→ The request: Arrange the lines as a Markdown table with the columns Row and Line, starting at the first line and stopping after the line that contains "Answer: wooden side". Omit blank lines and leave the pictures out.

[Dataset items]
++++++++++++++++++++

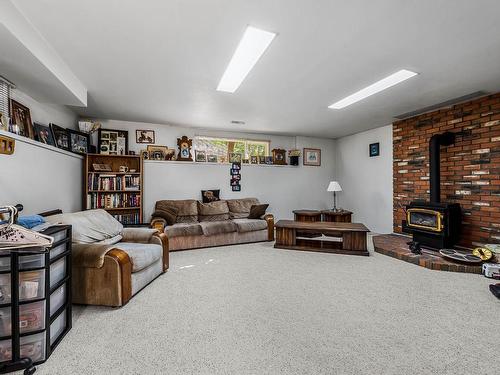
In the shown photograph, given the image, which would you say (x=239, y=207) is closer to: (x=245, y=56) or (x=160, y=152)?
(x=160, y=152)

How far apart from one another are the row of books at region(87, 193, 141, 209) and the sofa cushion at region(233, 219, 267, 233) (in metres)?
1.92

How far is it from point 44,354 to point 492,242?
17.2 feet

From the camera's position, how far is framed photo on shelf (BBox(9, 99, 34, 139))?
8.48ft

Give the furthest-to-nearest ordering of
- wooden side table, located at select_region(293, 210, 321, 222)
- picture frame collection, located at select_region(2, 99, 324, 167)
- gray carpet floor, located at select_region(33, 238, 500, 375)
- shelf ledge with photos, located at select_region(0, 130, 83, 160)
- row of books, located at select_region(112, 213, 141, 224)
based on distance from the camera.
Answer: wooden side table, located at select_region(293, 210, 321, 222), row of books, located at select_region(112, 213, 141, 224), picture frame collection, located at select_region(2, 99, 324, 167), shelf ledge with photos, located at select_region(0, 130, 83, 160), gray carpet floor, located at select_region(33, 238, 500, 375)

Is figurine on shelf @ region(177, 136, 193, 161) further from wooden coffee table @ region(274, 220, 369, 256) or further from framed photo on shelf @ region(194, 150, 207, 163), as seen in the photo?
wooden coffee table @ region(274, 220, 369, 256)

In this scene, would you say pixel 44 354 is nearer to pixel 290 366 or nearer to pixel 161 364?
pixel 161 364

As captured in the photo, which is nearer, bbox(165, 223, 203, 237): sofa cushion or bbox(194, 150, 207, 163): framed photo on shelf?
bbox(165, 223, 203, 237): sofa cushion

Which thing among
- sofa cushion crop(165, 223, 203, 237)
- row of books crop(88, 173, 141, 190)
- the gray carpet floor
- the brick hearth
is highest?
row of books crop(88, 173, 141, 190)

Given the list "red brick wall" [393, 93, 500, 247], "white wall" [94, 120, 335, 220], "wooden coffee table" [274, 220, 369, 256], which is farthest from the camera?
"white wall" [94, 120, 335, 220]

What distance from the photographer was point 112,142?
4.65 metres

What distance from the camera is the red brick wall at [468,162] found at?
3537 millimetres

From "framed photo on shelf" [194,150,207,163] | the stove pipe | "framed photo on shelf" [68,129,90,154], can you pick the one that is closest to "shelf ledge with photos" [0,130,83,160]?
"framed photo on shelf" [68,129,90,154]

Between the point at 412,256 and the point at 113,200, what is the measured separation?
16.2ft

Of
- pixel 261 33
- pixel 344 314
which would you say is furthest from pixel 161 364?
pixel 261 33
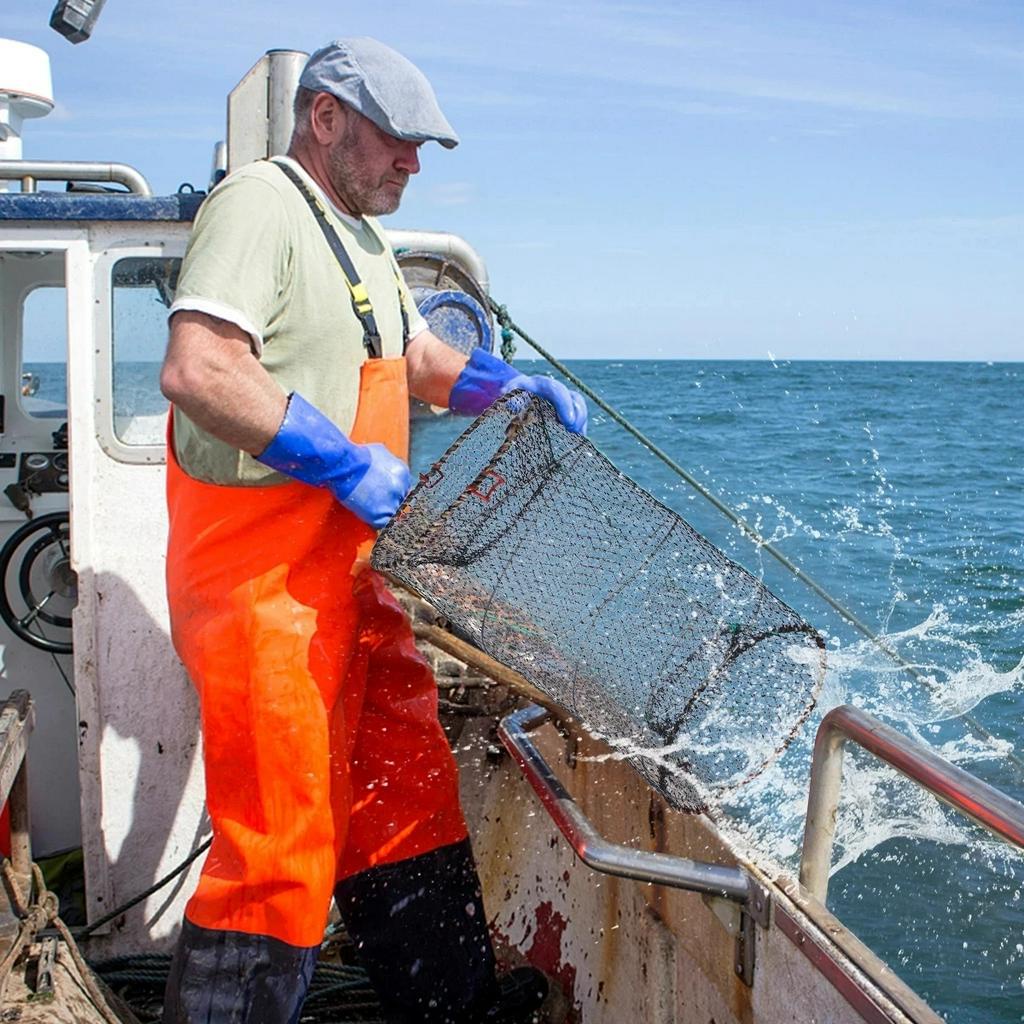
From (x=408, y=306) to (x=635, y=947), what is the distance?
1.59m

++++++++++++++++++++

→ Written solution:
| Row | Line |
|---|---|
| 1 | In the shown photograph, given the image, which would you say (x=239, y=207) is closer to: (x=245, y=56) or (x=160, y=152)? |
| 2 | (x=160, y=152) |
| 3 | How far apart from one another are the row of books at region(87, 193, 141, 209) and the sofa cushion at region(233, 219, 267, 233) (in metres)? |
| 4 | 1.92 |
| 5 | How far is it from point 44,354 to point 492,242? |
| 6 | 17.2 feet |
| 7 | From the camera's position, how far is framed photo on shelf (BBox(9, 99, 34, 139))? |
| 8 | 8.48ft |
| 9 | Give the furthest-to-nearest ordering of |
| 10 | - wooden side table, located at select_region(293, 210, 321, 222) |
| 11 | - picture frame collection, located at select_region(2, 99, 324, 167) |
| 12 | - gray carpet floor, located at select_region(33, 238, 500, 375) |
| 13 | - shelf ledge with photos, located at select_region(0, 130, 83, 160) |
| 14 | - row of books, located at select_region(112, 213, 141, 224) |
| 15 | based on distance from the camera. |
| 16 | Answer: wooden side table, located at select_region(293, 210, 321, 222), row of books, located at select_region(112, 213, 141, 224), picture frame collection, located at select_region(2, 99, 324, 167), shelf ledge with photos, located at select_region(0, 130, 83, 160), gray carpet floor, located at select_region(33, 238, 500, 375) |